[Tutor] Catching cheaters with Python

Timothy Wilson wilson@visi.com
Thu, 29 Nov 2001 10:39:11 -0600 (CST)


Greetings all:

As a high school teacher I'm confronted regularly with the problem of
student plagiarism. Students are tempted to submit the same paper to
different instructors, copy large chunks of text from Web sites, and, much
less frequently, purchase research papers online. Google is an amazing tool
for catching the second type. Simply identify a particularly interesting
sentence from the suspected paper, enter the sentence into Google
surroundied by quotes, and bingo, you've got it. It typically takes less
than 10 seconds.

A year or so ago a professor at some university made the news when he wrote
a program that would automatically scan submitted papers and identify
passages that were likely plagiarized from other students. I would like to
extend that to do the following:

1. Check for similarities between submitted papers and
2. Submit suspicious sentences to google for searching.

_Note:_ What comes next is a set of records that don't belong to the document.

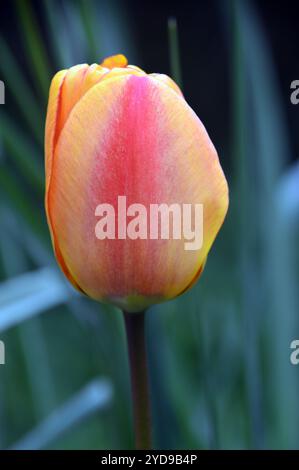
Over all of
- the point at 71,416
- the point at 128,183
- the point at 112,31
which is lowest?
the point at 71,416

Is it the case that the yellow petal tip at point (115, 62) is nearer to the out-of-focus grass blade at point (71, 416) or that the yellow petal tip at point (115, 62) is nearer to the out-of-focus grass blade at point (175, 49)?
the out-of-focus grass blade at point (175, 49)

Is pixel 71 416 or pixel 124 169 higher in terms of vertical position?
pixel 124 169

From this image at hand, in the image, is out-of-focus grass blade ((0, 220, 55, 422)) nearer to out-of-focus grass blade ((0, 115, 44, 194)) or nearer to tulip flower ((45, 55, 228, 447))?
out-of-focus grass blade ((0, 115, 44, 194))

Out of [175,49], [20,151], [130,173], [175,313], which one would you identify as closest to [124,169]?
[130,173]

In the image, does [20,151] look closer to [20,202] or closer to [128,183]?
[20,202]

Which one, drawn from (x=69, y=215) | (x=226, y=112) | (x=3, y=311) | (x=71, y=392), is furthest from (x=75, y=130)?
(x=226, y=112)

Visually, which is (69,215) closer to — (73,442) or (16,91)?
(16,91)

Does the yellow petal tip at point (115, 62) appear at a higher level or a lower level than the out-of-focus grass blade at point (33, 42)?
lower

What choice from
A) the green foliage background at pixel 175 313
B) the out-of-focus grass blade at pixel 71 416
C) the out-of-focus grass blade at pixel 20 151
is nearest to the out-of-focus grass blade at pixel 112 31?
the green foliage background at pixel 175 313
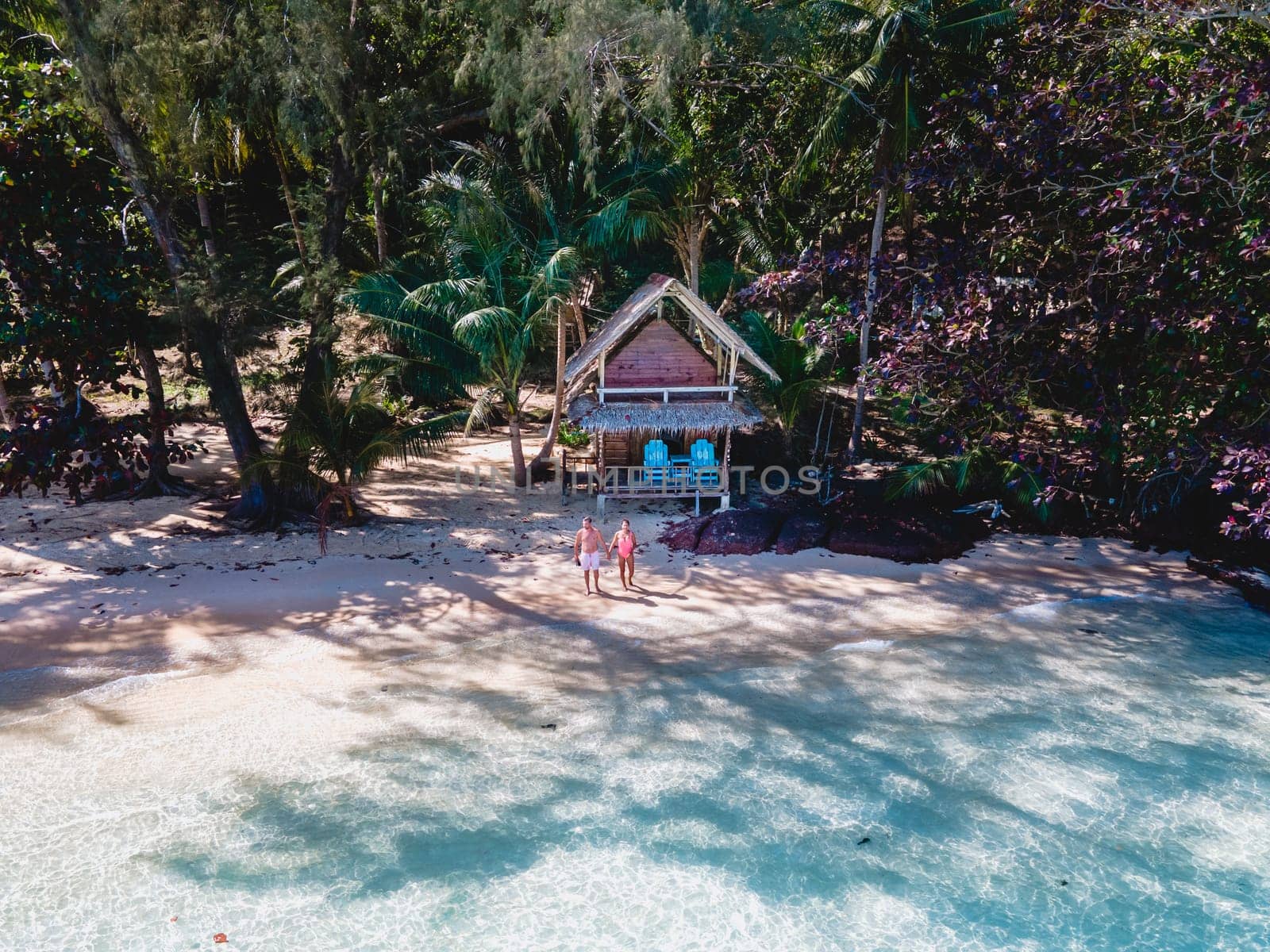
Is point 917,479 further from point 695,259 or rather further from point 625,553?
point 695,259

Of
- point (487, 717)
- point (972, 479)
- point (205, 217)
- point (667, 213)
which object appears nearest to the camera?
point (487, 717)

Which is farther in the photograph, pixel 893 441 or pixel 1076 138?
pixel 893 441

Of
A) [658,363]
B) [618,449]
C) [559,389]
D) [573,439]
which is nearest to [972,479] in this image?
[658,363]

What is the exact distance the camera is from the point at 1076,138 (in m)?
13.5

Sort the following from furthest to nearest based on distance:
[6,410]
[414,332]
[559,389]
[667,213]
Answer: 1. [667,213]
2. [559,389]
3. [414,332]
4. [6,410]

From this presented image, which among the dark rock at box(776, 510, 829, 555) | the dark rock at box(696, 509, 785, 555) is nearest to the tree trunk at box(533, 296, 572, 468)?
the dark rock at box(696, 509, 785, 555)

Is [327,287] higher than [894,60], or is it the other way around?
[894,60]

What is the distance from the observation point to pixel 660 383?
16.5m

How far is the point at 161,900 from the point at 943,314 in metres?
13.2

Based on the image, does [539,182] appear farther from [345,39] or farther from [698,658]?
[698,658]

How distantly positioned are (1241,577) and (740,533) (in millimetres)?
8545

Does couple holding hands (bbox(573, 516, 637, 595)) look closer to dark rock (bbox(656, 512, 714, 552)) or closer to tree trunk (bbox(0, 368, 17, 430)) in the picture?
dark rock (bbox(656, 512, 714, 552))

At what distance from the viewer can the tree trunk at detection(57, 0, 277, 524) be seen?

I've thought that it would be possible to bring all of our students to the
computer lab on the day the paper is due and have them upload their paper
via a Web form. I use Zope here so I could write some code to convert
MSWord-formatted papers to plain text. Students who didn't use Word could
cut and paste their text directly into a textarea on the form.

Does anyone have an hints on something like this? Any modules that would be
particularly useful? Obviously, this could be a huge AI project, but I'm not
interested in that particularly. A brute force approach is all I'm smart 
enough to try. :-) Once I've got the text from their papers I can set it up
to run in the background to run for days if I have to. That said, the more
efficiently the program could identify matching patterns the better.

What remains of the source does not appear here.